Apr 23, 201212:52 PMRoad Trips
Exploring the world within driving distance of Columbia.
Day Three In Branson: Fish & Shoji
It was a relaxing morning at the condo as we were up late. We fixed eats in the kitchen.
Then we were off for the day with our first stop at the Dewey Short Visitors Center located at the nearby Table Rock Dam. Short was a southwest Missouri congressman who, along with Missouri Senator Stuart Symington that Branson banker Ben Parnell, cajoled lawmakers to pass legislation leading to the funding of the dam that formed the lake.
We were surprised to see a huge stone and glass structure rising along the lakeside near the dam. It is a beautiful building that will be dedicated April 27 and will serve as a Visitor's Center.
It surely must have cost millions.
I wondered where those funds were found in an era of deficit spending and supposed governmental belt-tightening?
A tour of, to me, the more that adequate current visitor's center was informative but again, to me, had one huge omission.
For years civilian Richard Gross was the chief operating administrator of the Table Rock Dam and Lake. He reported to the Corps of Engineers and the generals in charge in Little Rock, Ark.
A casual observer will notice the tremendous amount of development on and around Table Rock Lake. That did not occur by accident. It was Gross who was continually in the faces of the administrative generals arguing over and over, sometimes heatedly, for the permission to generate more income and allow development around and along the shoreline of the serpentine lake. Nowhere does his name appear.
Just compare the development at Table Rock with any other government lake and Richard Gross' visions are evident.
Just across the dam below the towering Table Rock Dam, sitting alongside the shores of lake Taneycomo, is the Shepherd of the Hills fish hatchery. Operated by the Missouri Department of Conservation, the facility raises brown and rainbow trout that stock 700,000 fish annually into the cold-water Lake Taneycomo.
That lake had been in existence since the 1920s when Empire District Electric built a dam near Forsyth in an area called Powersite. With the building of Table Rock Dam, the culture of that older lake changed. Because of the nature of the power generators at the new dam, the waters of Lake Taneycomo were transformed from warm to cold water.
Table Rock generators take in their water for power generation from the bottom of Table Rock Lake. Thus the water discharged into Taneycomo is cold and the sporting trout can thrive in that environment.

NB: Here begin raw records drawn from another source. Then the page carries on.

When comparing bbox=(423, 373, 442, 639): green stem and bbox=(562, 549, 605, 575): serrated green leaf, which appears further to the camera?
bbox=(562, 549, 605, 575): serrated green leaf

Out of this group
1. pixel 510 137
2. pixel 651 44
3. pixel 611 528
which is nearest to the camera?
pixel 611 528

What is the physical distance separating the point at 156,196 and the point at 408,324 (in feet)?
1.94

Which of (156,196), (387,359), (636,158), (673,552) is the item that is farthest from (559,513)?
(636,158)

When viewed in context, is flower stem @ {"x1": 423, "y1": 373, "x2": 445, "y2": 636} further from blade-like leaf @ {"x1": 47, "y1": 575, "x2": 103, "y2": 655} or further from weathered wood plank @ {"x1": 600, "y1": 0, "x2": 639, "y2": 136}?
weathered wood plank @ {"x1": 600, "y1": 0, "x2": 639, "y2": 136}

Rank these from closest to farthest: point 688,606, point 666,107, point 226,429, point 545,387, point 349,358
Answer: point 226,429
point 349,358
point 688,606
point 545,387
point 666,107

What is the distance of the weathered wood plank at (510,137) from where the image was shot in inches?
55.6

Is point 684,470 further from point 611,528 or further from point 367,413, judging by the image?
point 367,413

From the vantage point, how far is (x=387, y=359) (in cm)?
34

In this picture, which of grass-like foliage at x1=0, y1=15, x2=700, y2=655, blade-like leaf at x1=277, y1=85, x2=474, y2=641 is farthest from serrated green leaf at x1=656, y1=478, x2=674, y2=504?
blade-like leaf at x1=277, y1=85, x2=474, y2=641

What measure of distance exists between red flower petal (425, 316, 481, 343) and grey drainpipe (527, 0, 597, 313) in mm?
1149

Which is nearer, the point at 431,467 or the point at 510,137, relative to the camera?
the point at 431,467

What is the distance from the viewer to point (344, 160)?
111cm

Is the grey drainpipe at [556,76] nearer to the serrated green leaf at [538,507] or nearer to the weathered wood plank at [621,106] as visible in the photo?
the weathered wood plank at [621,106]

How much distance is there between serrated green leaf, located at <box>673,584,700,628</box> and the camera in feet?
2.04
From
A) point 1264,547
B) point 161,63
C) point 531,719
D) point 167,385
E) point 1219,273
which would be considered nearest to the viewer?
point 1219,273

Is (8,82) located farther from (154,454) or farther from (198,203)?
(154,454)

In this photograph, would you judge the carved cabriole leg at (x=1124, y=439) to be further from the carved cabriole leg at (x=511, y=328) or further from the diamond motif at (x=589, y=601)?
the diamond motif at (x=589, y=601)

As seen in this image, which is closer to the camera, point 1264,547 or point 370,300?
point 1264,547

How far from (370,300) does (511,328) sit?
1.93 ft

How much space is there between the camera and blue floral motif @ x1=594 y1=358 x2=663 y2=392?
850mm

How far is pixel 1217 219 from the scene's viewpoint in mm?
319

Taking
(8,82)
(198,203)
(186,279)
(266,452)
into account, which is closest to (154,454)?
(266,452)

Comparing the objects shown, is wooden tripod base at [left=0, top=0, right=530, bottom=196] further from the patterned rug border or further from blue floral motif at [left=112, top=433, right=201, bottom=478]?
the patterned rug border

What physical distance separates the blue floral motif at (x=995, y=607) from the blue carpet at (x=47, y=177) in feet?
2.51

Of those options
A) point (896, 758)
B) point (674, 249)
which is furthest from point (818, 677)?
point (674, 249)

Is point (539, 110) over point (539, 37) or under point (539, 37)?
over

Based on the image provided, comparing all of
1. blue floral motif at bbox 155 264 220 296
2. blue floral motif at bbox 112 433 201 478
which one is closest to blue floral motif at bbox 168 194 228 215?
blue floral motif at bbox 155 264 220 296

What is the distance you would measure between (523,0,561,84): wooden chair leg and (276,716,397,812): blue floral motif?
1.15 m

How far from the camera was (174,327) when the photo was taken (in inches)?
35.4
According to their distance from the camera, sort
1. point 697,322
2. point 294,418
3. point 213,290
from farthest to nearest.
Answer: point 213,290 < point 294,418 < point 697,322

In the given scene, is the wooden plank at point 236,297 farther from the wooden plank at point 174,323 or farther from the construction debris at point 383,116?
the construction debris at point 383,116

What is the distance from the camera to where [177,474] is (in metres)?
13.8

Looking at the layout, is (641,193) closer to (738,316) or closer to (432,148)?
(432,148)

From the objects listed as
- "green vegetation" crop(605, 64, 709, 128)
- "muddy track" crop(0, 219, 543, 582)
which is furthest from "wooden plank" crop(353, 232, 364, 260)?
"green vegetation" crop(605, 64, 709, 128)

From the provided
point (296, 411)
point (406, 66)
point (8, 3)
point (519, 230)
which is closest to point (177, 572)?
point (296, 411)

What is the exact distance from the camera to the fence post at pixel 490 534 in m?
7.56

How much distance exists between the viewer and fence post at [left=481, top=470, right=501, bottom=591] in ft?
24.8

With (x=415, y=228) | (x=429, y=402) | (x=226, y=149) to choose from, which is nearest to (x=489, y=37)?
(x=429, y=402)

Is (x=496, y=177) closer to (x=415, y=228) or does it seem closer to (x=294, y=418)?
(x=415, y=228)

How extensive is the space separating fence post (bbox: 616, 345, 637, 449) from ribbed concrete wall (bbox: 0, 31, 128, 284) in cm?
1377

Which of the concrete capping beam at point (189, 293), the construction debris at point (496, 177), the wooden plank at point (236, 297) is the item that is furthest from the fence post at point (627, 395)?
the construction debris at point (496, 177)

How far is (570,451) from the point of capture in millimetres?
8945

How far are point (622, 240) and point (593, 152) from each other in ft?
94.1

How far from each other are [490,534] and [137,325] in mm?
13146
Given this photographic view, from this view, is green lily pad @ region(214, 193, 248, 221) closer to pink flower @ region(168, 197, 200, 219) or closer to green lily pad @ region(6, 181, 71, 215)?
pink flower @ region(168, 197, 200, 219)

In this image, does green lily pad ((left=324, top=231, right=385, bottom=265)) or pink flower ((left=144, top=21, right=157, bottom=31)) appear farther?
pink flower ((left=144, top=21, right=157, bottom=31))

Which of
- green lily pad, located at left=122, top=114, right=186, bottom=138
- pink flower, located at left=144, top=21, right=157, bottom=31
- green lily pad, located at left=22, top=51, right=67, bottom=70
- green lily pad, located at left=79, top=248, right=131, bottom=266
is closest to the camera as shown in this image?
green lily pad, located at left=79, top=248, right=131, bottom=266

It was a short drive from the hatchery to an old favorite: The Outback Steak and Oyster restaurant. Almost three decades ago old friends Steve and Linda Wood built this nonchain-affilliated restaurant. The interior is adorned with plunder that Steve and Linda accumulated serving across the Australian Outback.
"We were like the Clampets moving," the said making an analogy to the "Beverly Hillbillies" television show whose venue for many episodes was Silver Dollar City.
There is always good food there but especially at dinner because oysters on the half shell are 49 cents each. One dozen was not enough. So I had a second dozen.
Then it was off to the Shoji Tabuchi show.
Known for the lavish bathrooms, the theater has created a production standard for Branson that raises the bar high. The costumes are many, lavish and spectacular. The scenes are beautiful and awe-inspiring with smoke, glitter, balloons and more glitter.
Shoji was charismatic and charming.
After the show we were able to chat with Shoji, whom I have known for 20 years. He posed for a photograph with us and took off the last of the 10 sequined jackets he had worn during the performance.
He handed it to Joyce who was amazed at the weight: eight to 10 pounds was her guess. Shoji smiled.
We chatted a bit longer about times passed and then drove back to the condo. It was a great day in Ozark Mountain country.